____ SUPPLIED RECORDS

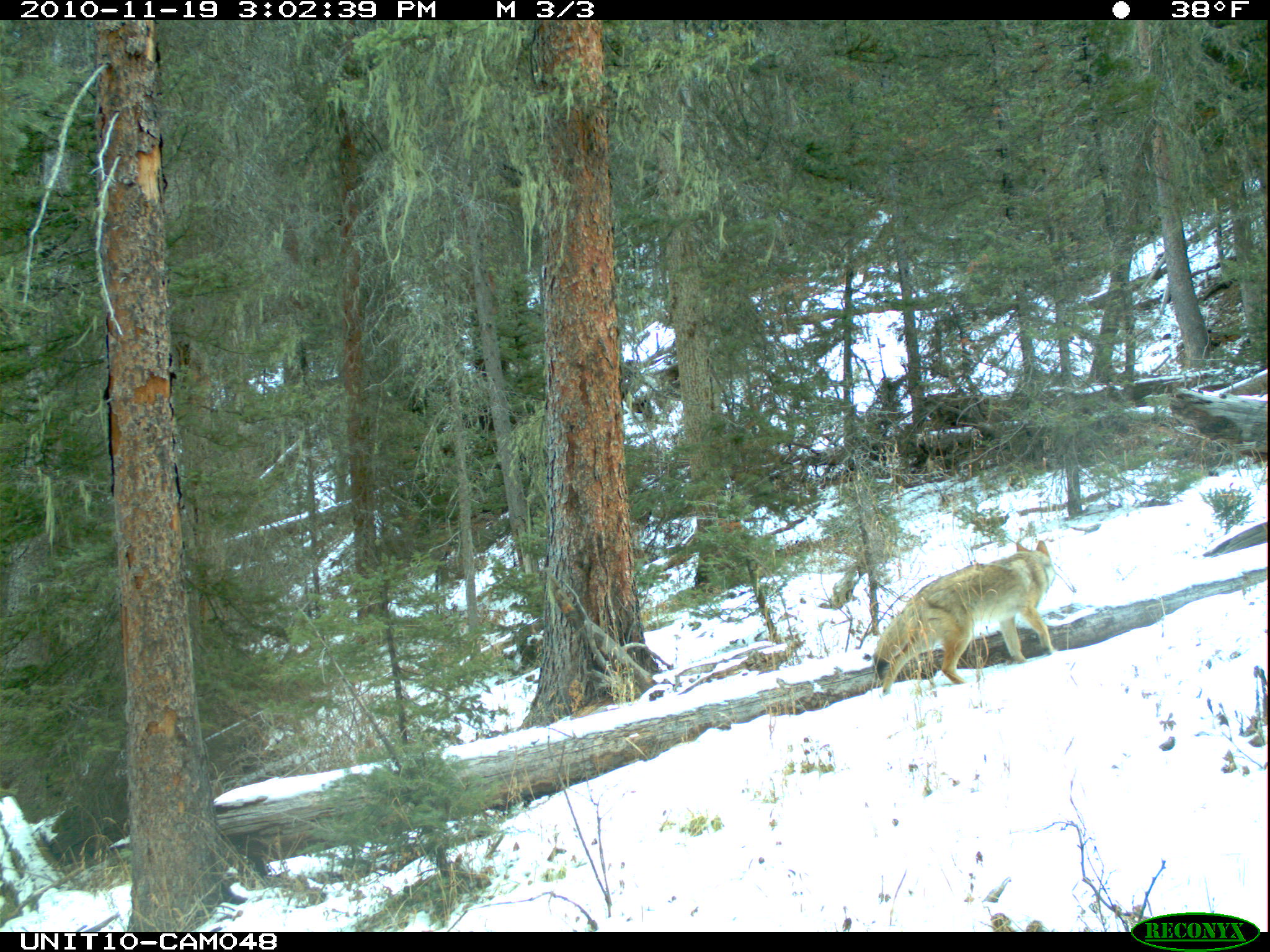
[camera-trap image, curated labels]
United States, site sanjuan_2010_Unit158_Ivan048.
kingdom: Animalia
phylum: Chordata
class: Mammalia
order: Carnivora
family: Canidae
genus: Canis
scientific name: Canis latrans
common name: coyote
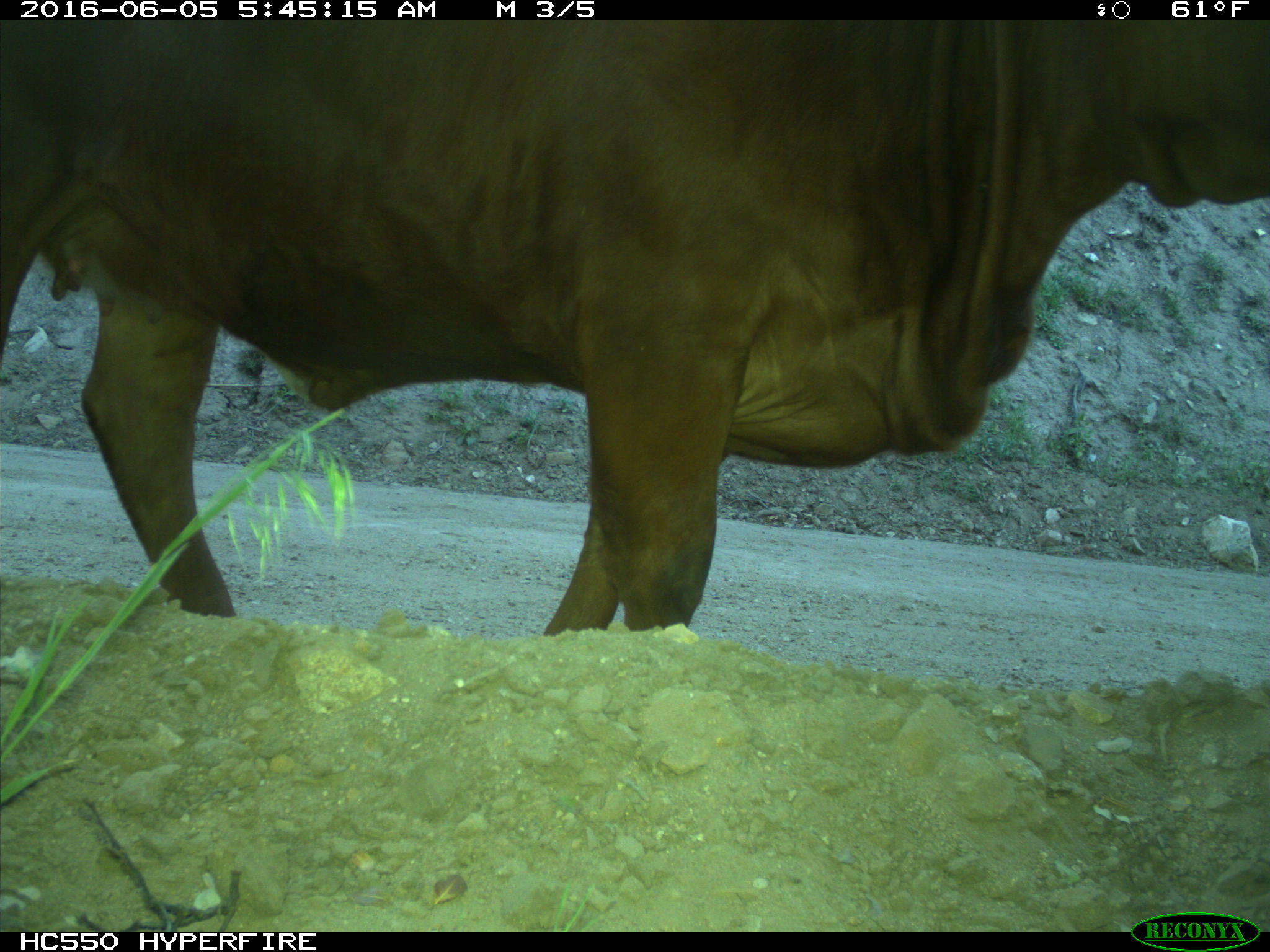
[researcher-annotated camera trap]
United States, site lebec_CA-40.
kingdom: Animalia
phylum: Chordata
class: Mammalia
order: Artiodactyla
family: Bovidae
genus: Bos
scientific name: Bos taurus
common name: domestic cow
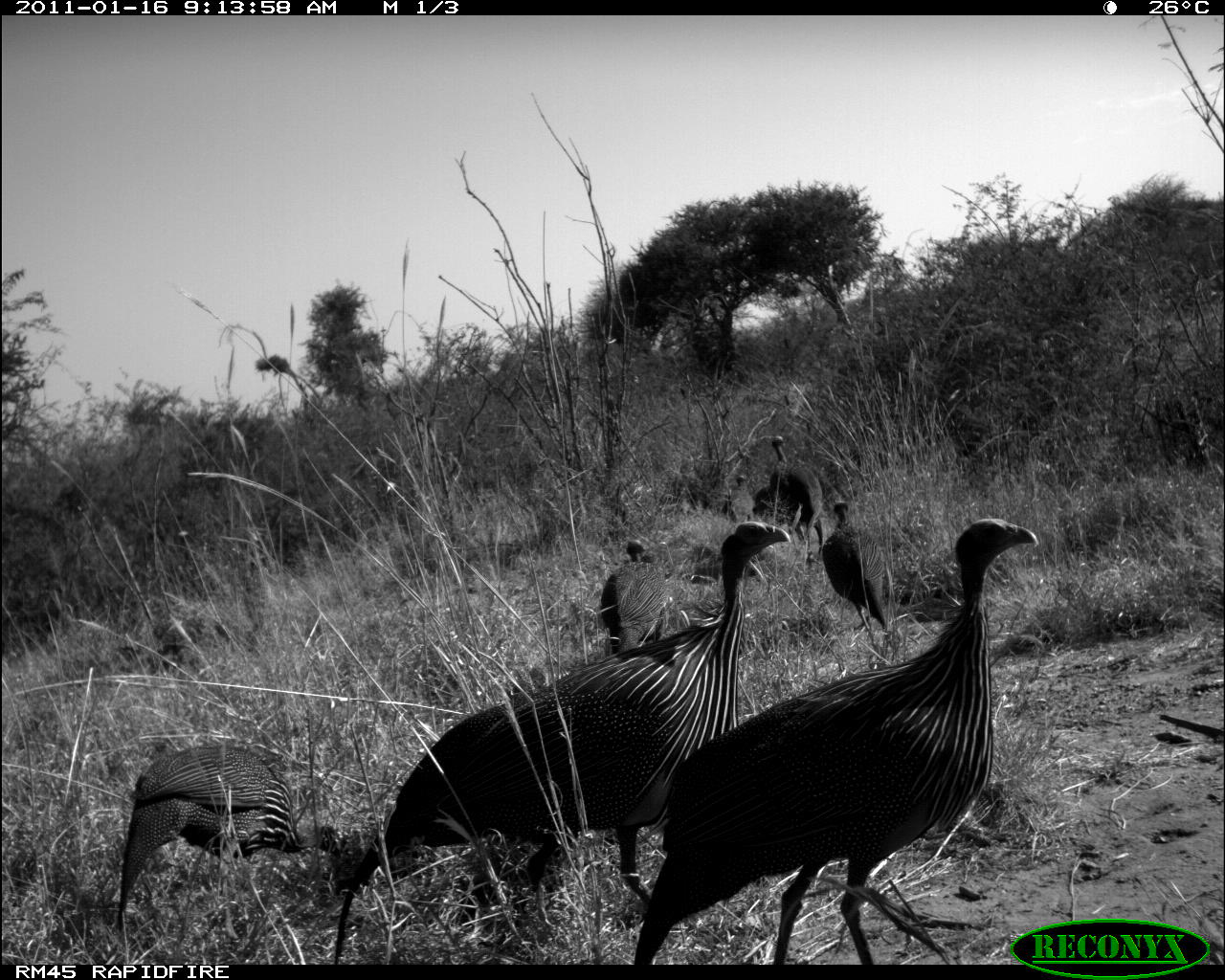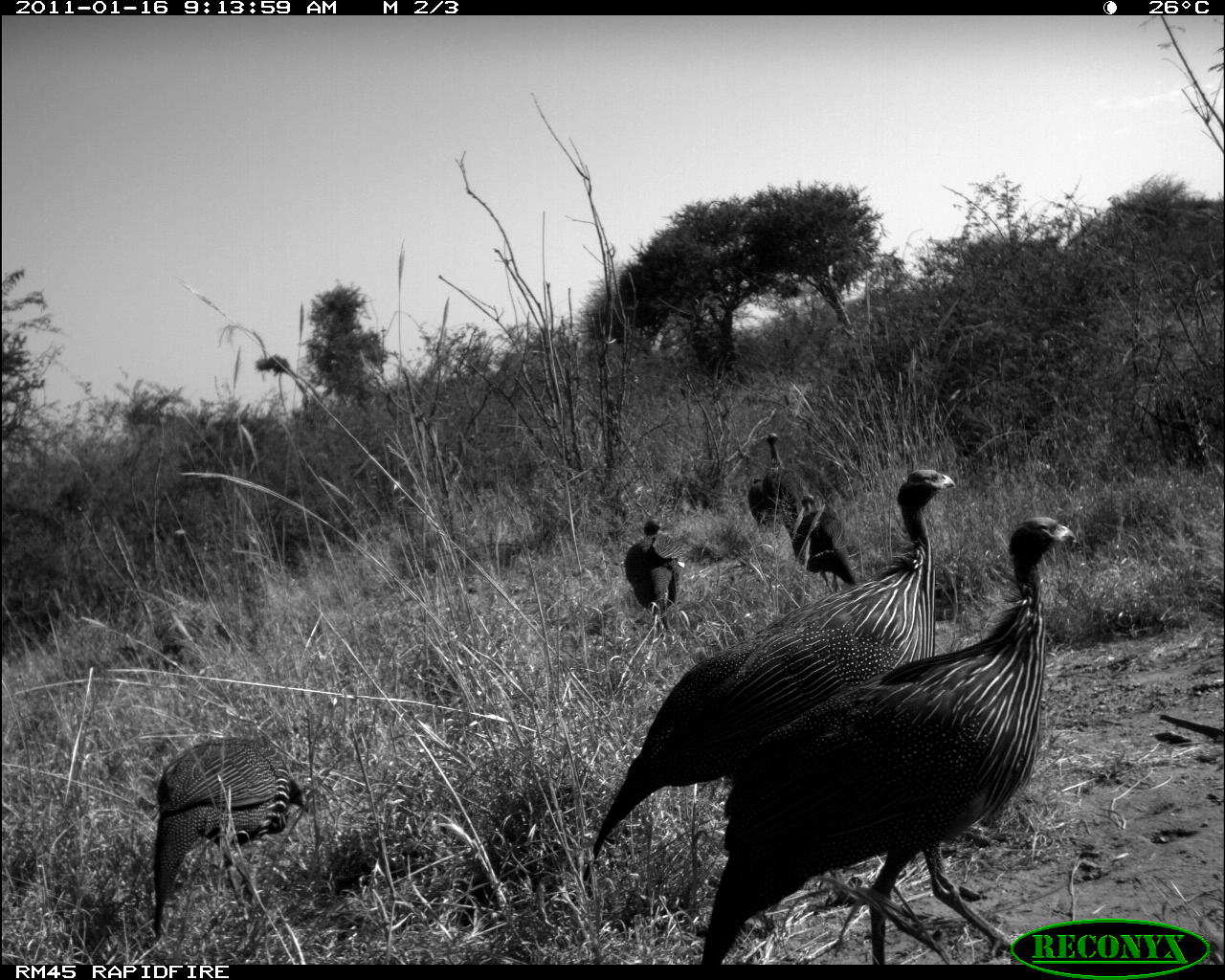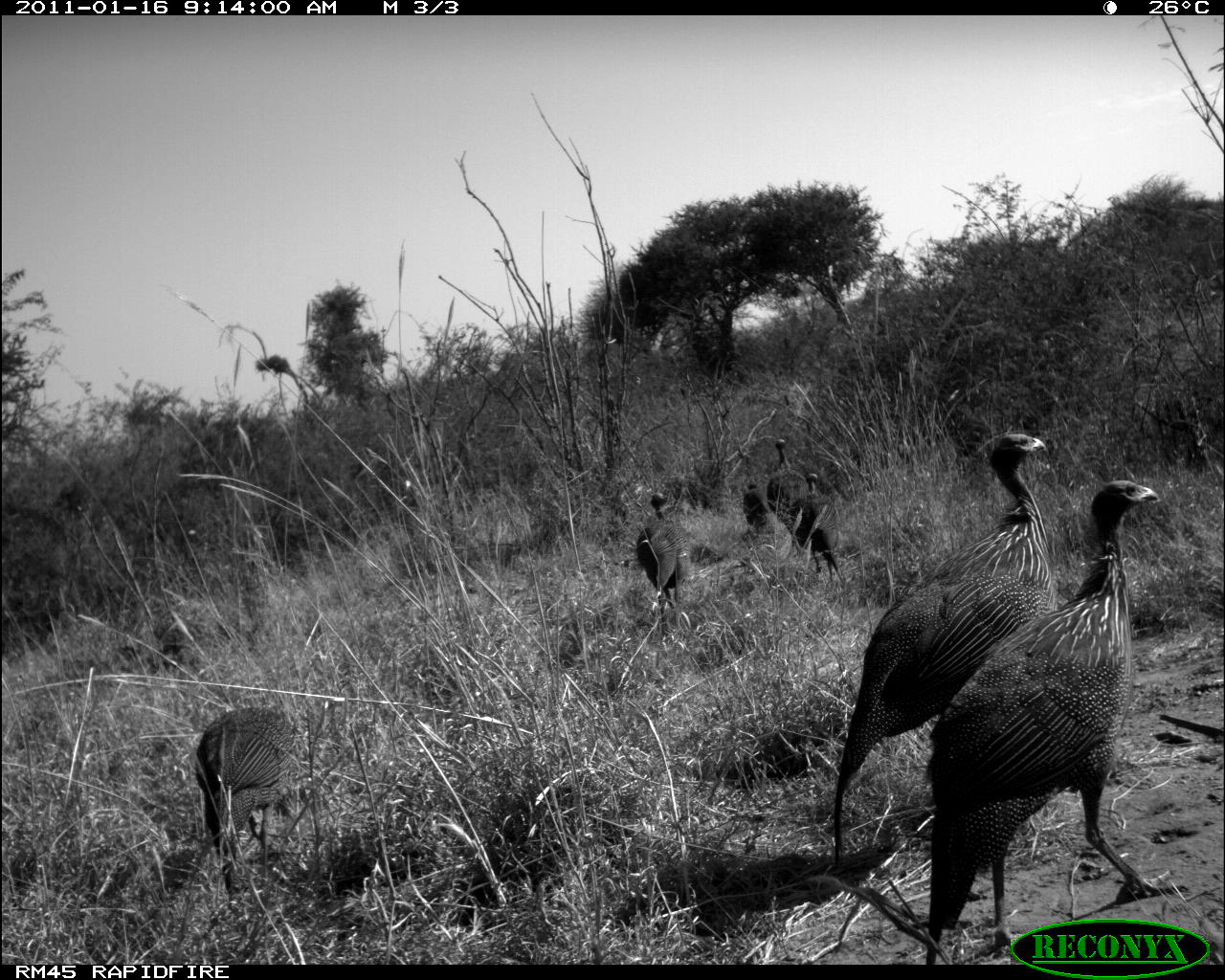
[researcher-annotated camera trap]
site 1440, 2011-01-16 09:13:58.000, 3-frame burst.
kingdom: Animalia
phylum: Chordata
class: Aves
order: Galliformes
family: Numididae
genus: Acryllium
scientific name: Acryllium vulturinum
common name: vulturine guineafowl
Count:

________

EXERCISE GOAL ▸ Above are some records. Output exactly the lines from the one that contains "family: Bovidae" to the one that contains "scientific name: Acryllium vulturinum", keeping both, and omit the pictures.

ANSWER BOX ▸
family: Bovidae
genus: Bos
scientific name: Bos taurus
common name: domestic cow
[researcher-annotated camera trap]
site 1440, 2011-01-16 09:13:58.000, 3-frame burst.
kingdom: Animalia
phylum: Chordata
class: Aves
order: Galliformes
family: Numididae
genus: Acryllium
scientific name: Acryllium vulturinum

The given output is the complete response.